Der krebskranke, einst im Vietnamkrieg gefolterte US-Senator John McCain kennt keinen Schmerz. Vor wenigen Tagen haben ihm Ärzte einen Gehirntumor entfernt. Am Dienstag liess er sich nach Washington einfliegen, um im Senat bei der Abstimmung über die mögliche Abschaffung von Obamacare teilnehmen zu können.
Trotz einer klaffenden Narbe über dem Auge begab sich McCain nach einer Standing Ovation der Ratskollegen zum Rednerpult. Und setzte nach seiner heroischen Rückkehr in einer leidenschaftlichen Rede zu einer kleinen Tirade gegen die Elite an. «Hört auf, auf die Grossmäuler im Radio, Fernsehen und Internet zu hören. Zur Hölle mit ihnen», so McCain.
Er meinte damit wohl nicht nur einflussreiche Talkmaster, sondern indirekt auch US-Präsident Trump, den er zuletzt immer wieder hart kritisiert hat.
Sen. McCain tells you to ignore “bombastic loudmouths on...the internet” — like, uh, the president? pic.twitter.com/Uxf7p0Pd16
— Dominic Holden (@dominicholden) July 25, 2017
Dann knöpfte er sich seine Ratskollegen vor: «Freunde – wir bekommen überhaupt nichts geregelt», sagte der 80-Jährige. Seine eigene Partei warnte er vor Mauscheleien hinter verschlossenen Türen.

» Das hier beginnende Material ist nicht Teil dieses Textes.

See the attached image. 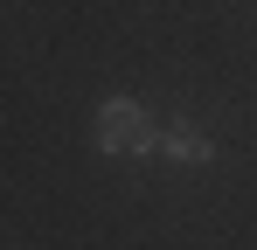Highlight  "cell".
I'll return each mask as SVG.
<instances>
[{
    "label": "cell",
    "mask_w": 257,
    "mask_h": 250,
    "mask_svg": "<svg viewBox=\"0 0 257 250\" xmlns=\"http://www.w3.org/2000/svg\"><path fill=\"white\" fill-rule=\"evenodd\" d=\"M153 118L132 104V97H104V111H97V146L104 153H153Z\"/></svg>",
    "instance_id": "cell-1"
},
{
    "label": "cell",
    "mask_w": 257,
    "mask_h": 250,
    "mask_svg": "<svg viewBox=\"0 0 257 250\" xmlns=\"http://www.w3.org/2000/svg\"><path fill=\"white\" fill-rule=\"evenodd\" d=\"M153 146H160L167 160H215V139H209V132H195V125H167Z\"/></svg>",
    "instance_id": "cell-2"
}]
</instances>
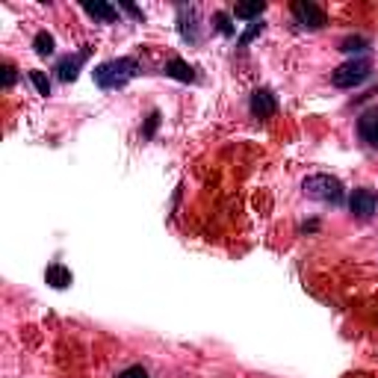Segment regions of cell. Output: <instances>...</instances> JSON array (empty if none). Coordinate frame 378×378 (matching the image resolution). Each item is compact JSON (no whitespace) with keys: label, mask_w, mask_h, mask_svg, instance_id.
<instances>
[{"label":"cell","mask_w":378,"mask_h":378,"mask_svg":"<svg viewBox=\"0 0 378 378\" xmlns=\"http://www.w3.org/2000/svg\"><path fill=\"white\" fill-rule=\"evenodd\" d=\"M293 15L305 30L325 27V12H322L316 3H310V0H298V3H293Z\"/></svg>","instance_id":"4"},{"label":"cell","mask_w":378,"mask_h":378,"mask_svg":"<svg viewBox=\"0 0 378 378\" xmlns=\"http://www.w3.org/2000/svg\"><path fill=\"white\" fill-rule=\"evenodd\" d=\"M375 204H378V198L370 192V189H354L352 198H349L352 213H354V216H363V219L375 213Z\"/></svg>","instance_id":"6"},{"label":"cell","mask_w":378,"mask_h":378,"mask_svg":"<svg viewBox=\"0 0 378 378\" xmlns=\"http://www.w3.org/2000/svg\"><path fill=\"white\" fill-rule=\"evenodd\" d=\"M80 62H83V53H80V57H65V60L57 65V71H60V80H65V83H69V80H74V77H77V71H80Z\"/></svg>","instance_id":"11"},{"label":"cell","mask_w":378,"mask_h":378,"mask_svg":"<svg viewBox=\"0 0 378 378\" xmlns=\"http://www.w3.org/2000/svg\"><path fill=\"white\" fill-rule=\"evenodd\" d=\"M263 12H266V3H260V0H254V3H237V6H233V18H246V21L260 18Z\"/></svg>","instance_id":"10"},{"label":"cell","mask_w":378,"mask_h":378,"mask_svg":"<svg viewBox=\"0 0 378 378\" xmlns=\"http://www.w3.org/2000/svg\"><path fill=\"white\" fill-rule=\"evenodd\" d=\"M302 189H305V195L316 198V201H325V204L343 201V183L334 174H310L302 181Z\"/></svg>","instance_id":"2"},{"label":"cell","mask_w":378,"mask_h":378,"mask_svg":"<svg viewBox=\"0 0 378 378\" xmlns=\"http://www.w3.org/2000/svg\"><path fill=\"white\" fill-rule=\"evenodd\" d=\"M340 51H346V53H361V51H366V39H361V36H349V39H343Z\"/></svg>","instance_id":"14"},{"label":"cell","mask_w":378,"mask_h":378,"mask_svg":"<svg viewBox=\"0 0 378 378\" xmlns=\"http://www.w3.org/2000/svg\"><path fill=\"white\" fill-rule=\"evenodd\" d=\"M118 378H148V372L142 370V366H130V370H125Z\"/></svg>","instance_id":"18"},{"label":"cell","mask_w":378,"mask_h":378,"mask_svg":"<svg viewBox=\"0 0 378 378\" xmlns=\"http://www.w3.org/2000/svg\"><path fill=\"white\" fill-rule=\"evenodd\" d=\"M165 77L181 80V83H192L195 80V71H192V65L183 62V60H169V62H165Z\"/></svg>","instance_id":"8"},{"label":"cell","mask_w":378,"mask_h":378,"mask_svg":"<svg viewBox=\"0 0 378 378\" xmlns=\"http://www.w3.org/2000/svg\"><path fill=\"white\" fill-rule=\"evenodd\" d=\"M361 133H363L366 139H370V145L378 148V113L363 116V121H361Z\"/></svg>","instance_id":"12"},{"label":"cell","mask_w":378,"mask_h":378,"mask_svg":"<svg viewBox=\"0 0 378 378\" xmlns=\"http://www.w3.org/2000/svg\"><path fill=\"white\" fill-rule=\"evenodd\" d=\"M251 113L258 118H269V116L278 113V101H275V95L269 92V89H258V92L251 95Z\"/></svg>","instance_id":"5"},{"label":"cell","mask_w":378,"mask_h":378,"mask_svg":"<svg viewBox=\"0 0 378 378\" xmlns=\"http://www.w3.org/2000/svg\"><path fill=\"white\" fill-rule=\"evenodd\" d=\"M157 125H160V113H151L148 121H145V130H142V133H145V136H154V130H157Z\"/></svg>","instance_id":"17"},{"label":"cell","mask_w":378,"mask_h":378,"mask_svg":"<svg viewBox=\"0 0 378 378\" xmlns=\"http://www.w3.org/2000/svg\"><path fill=\"white\" fill-rule=\"evenodd\" d=\"M44 281H48L53 290H65V287L71 284V269H65L62 263H51L48 269H44Z\"/></svg>","instance_id":"7"},{"label":"cell","mask_w":378,"mask_h":378,"mask_svg":"<svg viewBox=\"0 0 378 378\" xmlns=\"http://www.w3.org/2000/svg\"><path fill=\"white\" fill-rule=\"evenodd\" d=\"M0 71H3V86L9 89V86L15 83V69H12V65H3V69H0Z\"/></svg>","instance_id":"20"},{"label":"cell","mask_w":378,"mask_h":378,"mask_svg":"<svg viewBox=\"0 0 378 378\" xmlns=\"http://www.w3.org/2000/svg\"><path fill=\"white\" fill-rule=\"evenodd\" d=\"M33 48H36V53L39 57H51L53 53V36L51 33H36V39H33Z\"/></svg>","instance_id":"13"},{"label":"cell","mask_w":378,"mask_h":378,"mask_svg":"<svg viewBox=\"0 0 378 378\" xmlns=\"http://www.w3.org/2000/svg\"><path fill=\"white\" fill-rule=\"evenodd\" d=\"M83 9H86V12L92 15V18H101V21H116V18H118L116 9L109 6V3H101V0H95V3H92V0H86Z\"/></svg>","instance_id":"9"},{"label":"cell","mask_w":378,"mask_h":378,"mask_svg":"<svg viewBox=\"0 0 378 378\" xmlns=\"http://www.w3.org/2000/svg\"><path fill=\"white\" fill-rule=\"evenodd\" d=\"M370 77V62L366 60H349L343 62L340 69L331 71V83L340 86V89H354L358 83H363Z\"/></svg>","instance_id":"3"},{"label":"cell","mask_w":378,"mask_h":378,"mask_svg":"<svg viewBox=\"0 0 378 378\" xmlns=\"http://www.w3.org/2000/svg\"><path fill=\"white\" fill-rule=\"evenodd\" d=\"M260 33H263V24H260V21H258V24H251L246 33H242V36H240V48H246V44H251L254 39H258L260 36Z\"/></svg>","instance_id":"16"},{"label":"cell","mask_w":378,"mask_h":378,"mask_svg":"<svg viewBox=\"0 0 378 378\" xmlns=\"http://www.w3.org/2000/svg\"><path fill=\"white\" fill-rule=\"evenodd\" d=\"M133 74H136V60H130V57L109 60L95 69V83L101 89H121L127 80H133Z\"/></svg>","instance_id":"1"},{"label":"cell","mask_w":378,"mask_h":378,"mask_svg":"<svg viewBox=\"0 0 378 378\" xmlns=\"http://www.w3.org/2000/svg\"><path fill=\"white\" fill-rule=\"evenodd\" d=\"M30 80H33V86L39 89V95H44V98L51 95V80H48V77H44L42 71H30Z\"/></svg>","instance_id":"15"},{"label":"cell","mask_w":378,"mask_h":378,"mask_svg":"<svg viewBox=\"0 0 378 378\" xmlns=\"http://www.w3.org/2000/svg\"><path fill=\"white\" fill-rule=\"evenodd\" d=\"M216 24H219V30L225 33V36H231V18H228L225 12H219V15H216Z\"/></svg>","instance_id":"19"}]
</instances>
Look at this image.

Der Senat stimmte hauchdünn für das Eintreten auf die Vorlage (siehe Infobox). Wie andere Senatoren betonte McCain, es gehe ihm mit seinem Ja lediglich um eine Debatte. Inhaltlich könne er der bislang vorgelegten Gesetzgebung nicht zustimmen.
Die Abstimmung wurde von Protesten und Rufen wie «Schande» oder «Don't kill us, kill that Bill» (etwa: «Tötet nicht uns, sondern schafft dieses Gesetz ab») von den Zuschauerrängen des Senats begleitet. Die Führung der Republikaner und Trump selbst hatten über Tage eine Art Alles-oder-Nichts-Szenario aufgebaut: Wer dagegen stimme, die Abschaffung von «Obamacare» in Gang zu setzen, stimme für das Werk von Trumps Amtsvorgänger. Gegen sie laufen die Republikaner seit Jahren Sturm: Sie halten sie für einen Übergriff des Staates und für Sozialismus, ausserdem trägt das Gesetzeswerk Barack Obamas Namen.